→ MATERIAL FOR THE TASK
- - - - -

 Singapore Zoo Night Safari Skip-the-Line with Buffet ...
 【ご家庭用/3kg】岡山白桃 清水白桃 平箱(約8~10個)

- - - - -

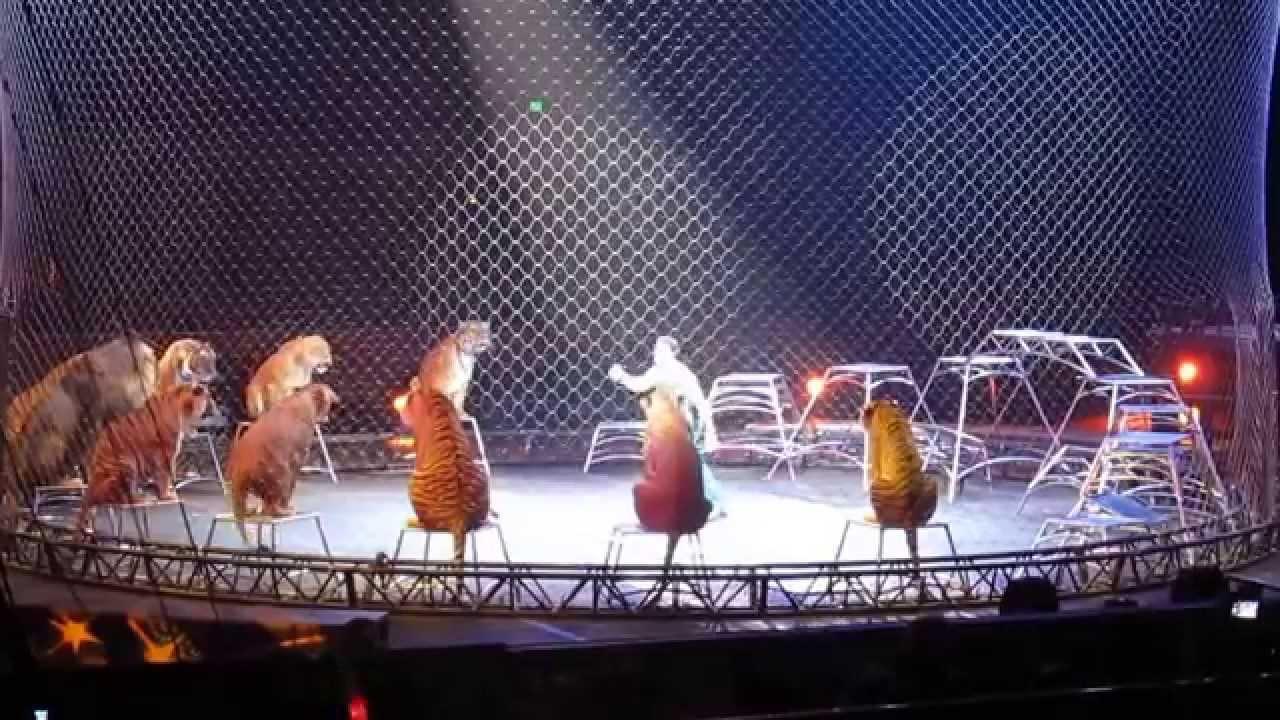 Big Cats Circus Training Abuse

- - - - -

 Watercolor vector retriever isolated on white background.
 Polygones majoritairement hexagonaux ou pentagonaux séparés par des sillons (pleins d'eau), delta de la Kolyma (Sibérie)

- - - - -

→ TASK DETAILS
Give back exactly the lines above starting at the line where "Watercolor vector retriever" appears and ending at the line where "Polygones majoritairement hexagonaux" appears, both included, with no other lines.

→ EXPECTED ANSWER
 Watercolor vector retriever isolated on white background.
 Polygones majoritairement hexagonaux ou pentagonaux séparés par des sillons (pleins d'eau), delta de la Kolyma (Sibérie)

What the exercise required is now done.